7月の終わりから休部していたバスケットボール部を、ついに退部することにした。2年生に進級する、直前のことだった。
相談室で、顧問の先生2人と向かい合い、退部届を書かされた。自分の名前と、顧問の名前、そして、退部する理由。緊張のあまり、顧問の名前をど忘れしたほどだった。2人がこちらをじっと見ているその様子が、退部しようとしている私を責めているようにしか感じられなかった。最後に部活に行ったあの日、突き刺すように私に向けたあの目と、同じ目。私は休部してから、顧問との関わりを極力絶ってきた。でもいざ退部するとなると、こうして向かい合わないといけないことが皮肉だった。
震える手で何とか名前を書き終えた後、『退部する理由』を書く欄を前に、私は固まった。
何て、書けばいいのだろう。自分が、弱かったから?今、目の前にいる先生たちが、先輩たちが、怖かったから?
何を書いても誰かを責める言葉に傾きそうな気がして、散々考えた挙句、『友達と上手くいかなかったからです』と記入した。嘘じゃなかったが、それはここに来る数えきれないほどの理由から一つを抜粋しただけで、部活をやめるという理由を、一言で言い表せるものではなかった。苦痛でしかなかったあの場所を去る理由は、一言なんかじゃ、到底表せなかった。
私が部活を去った後、同級生たちのトラブルがエスカレートして、彼女らの標的は翼ちゃんに向いたらしかった。だから、同時に入部した翼ちゃんは、偶然にも私と同じ日に退部届を出したと聞いた。
以下は、退部届を出した日、「部活ノート」の最後のページに書いた文章だ。誰に見せるわけでもなく、ただ正直に自分の思いを綴った。

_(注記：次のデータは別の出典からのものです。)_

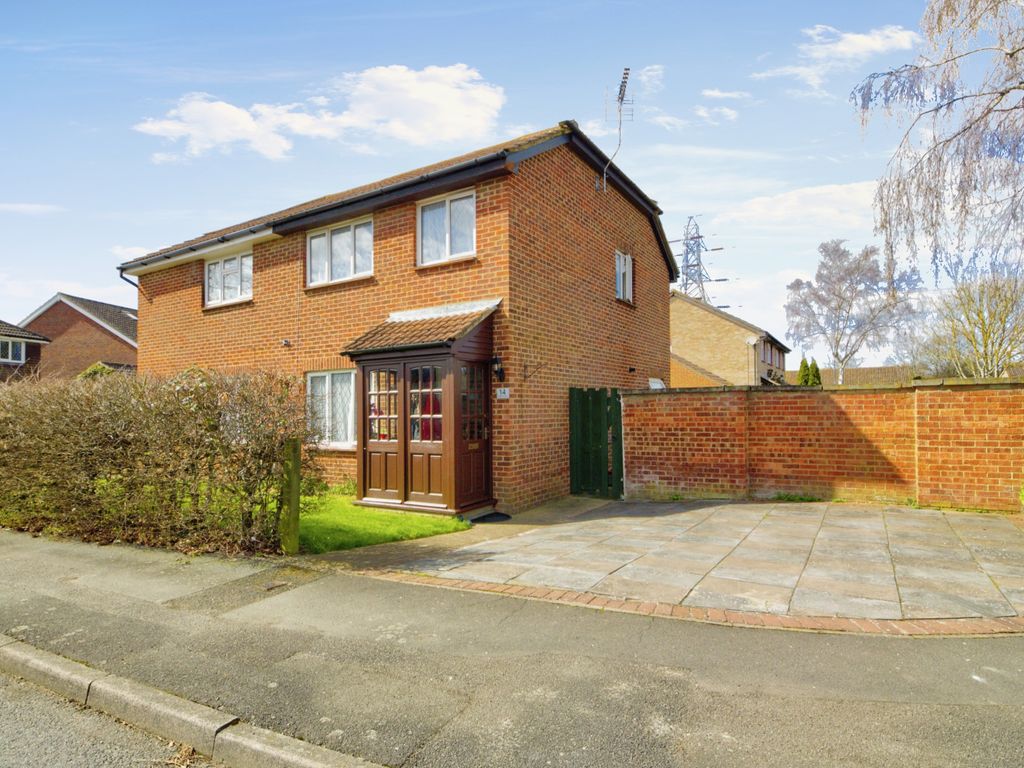 3 bed semidetached house for sale in Lakemead, Singleton, Ashford TN23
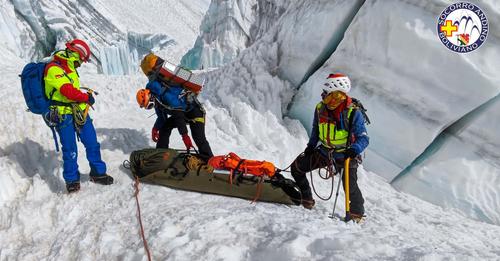 Uno de los alpinistas que subió al Illimani sobrevivió gracias a su mochila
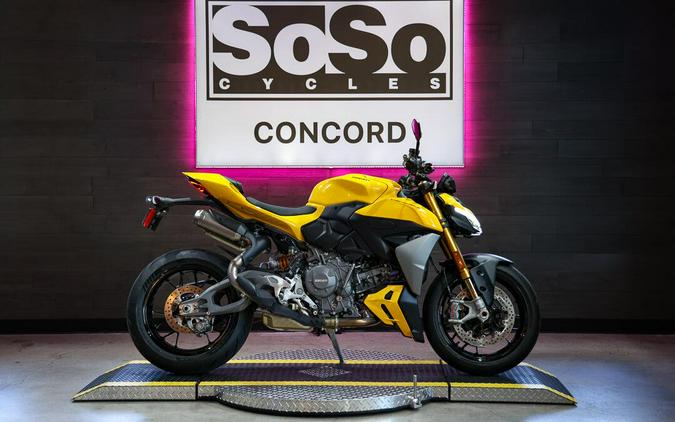 2026 Ducati Streetfighter V2 S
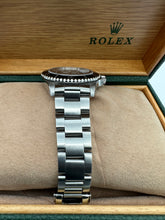 Carica l&#39;immagine nel visualizzatore di Gallery, Rolex Submariner Date 16610 year 1991
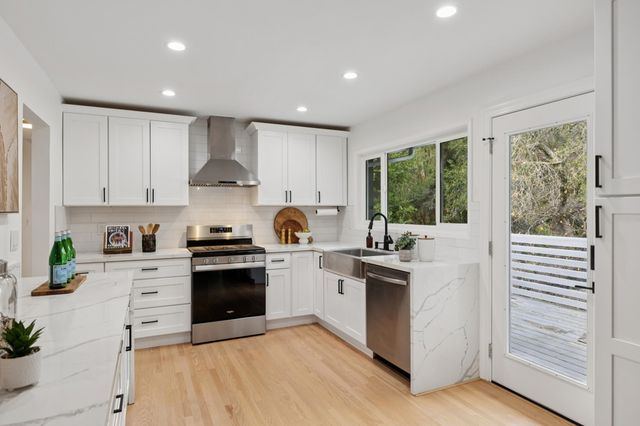 2566 Lancaster Rd, Hayward, CA 94542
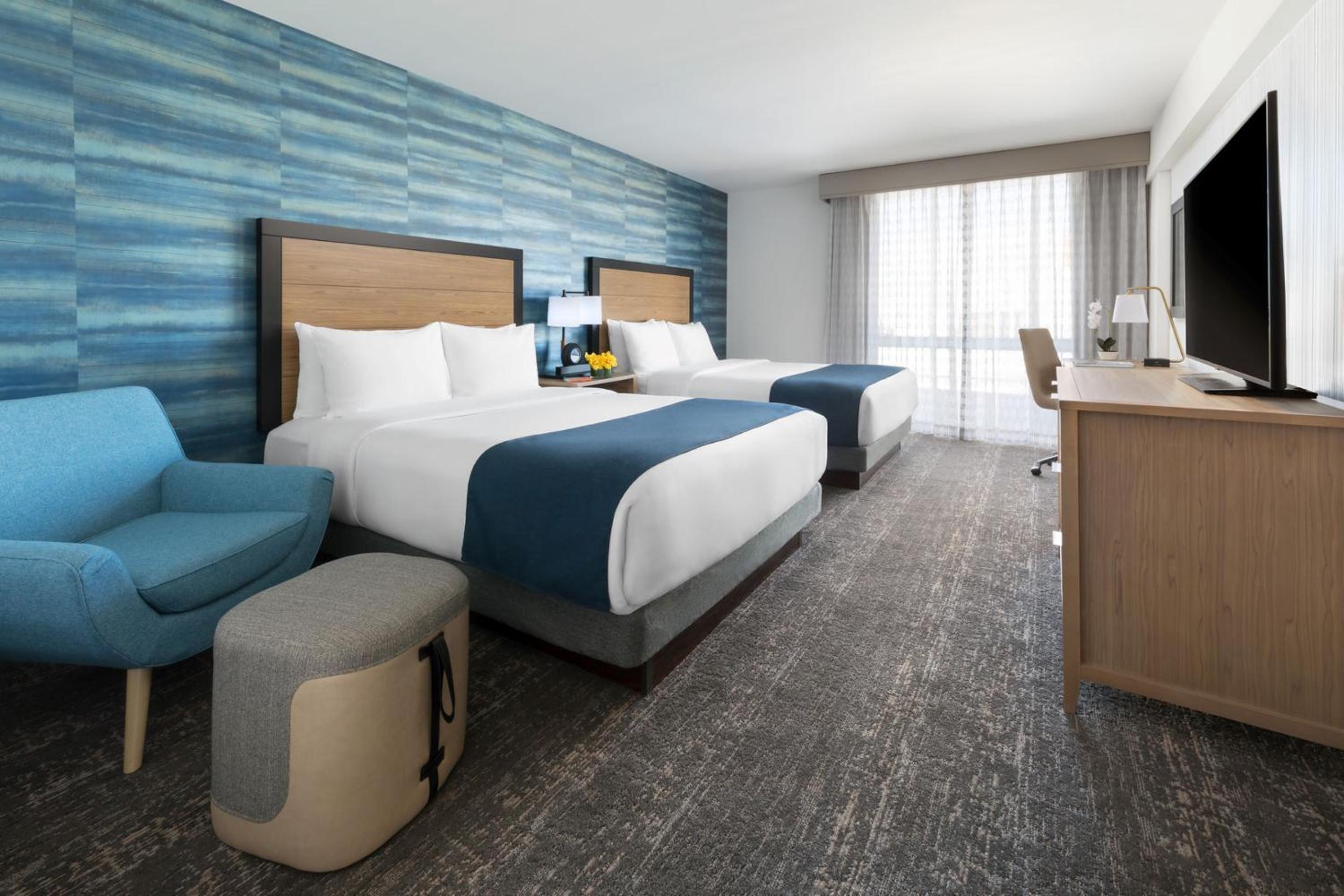 Deluxe Queen Room with Two Queen Beds - Photo 5
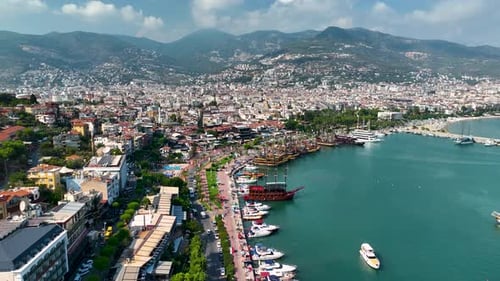 Buntes Panorama über die Stadt Luftaufnahme 4 K Alanya Türkei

『5月から7月まで部活をやって来て、大変なことは本当にたくさんありました。バスケの経験もなく、小学生の時にはなかった「ルール」で私は縛られていたのだと今考えれば思います。
部活に取り組んだことで、私は、自分が社会では生きていくことができない弱い人間であるということを実感しました。
小学生の頃、大嫌いだった自分から抜け出そうと思い、入った部活。自分を好きになろうと思い、入った部活。そんな部活からも逃げ出してしまい、私は、もっと自分が嫌いになりました。
休部してから、「部活になんか、入らなければよかった」と何度も思いました。バスケ部に入ったことで、私は自分を嫌いになっただけだと。
でも部活は私に、社会の厳しさを教えてくれました。私が2か月間、嫌々ながらも部活をした意味は、きっとあるはずです。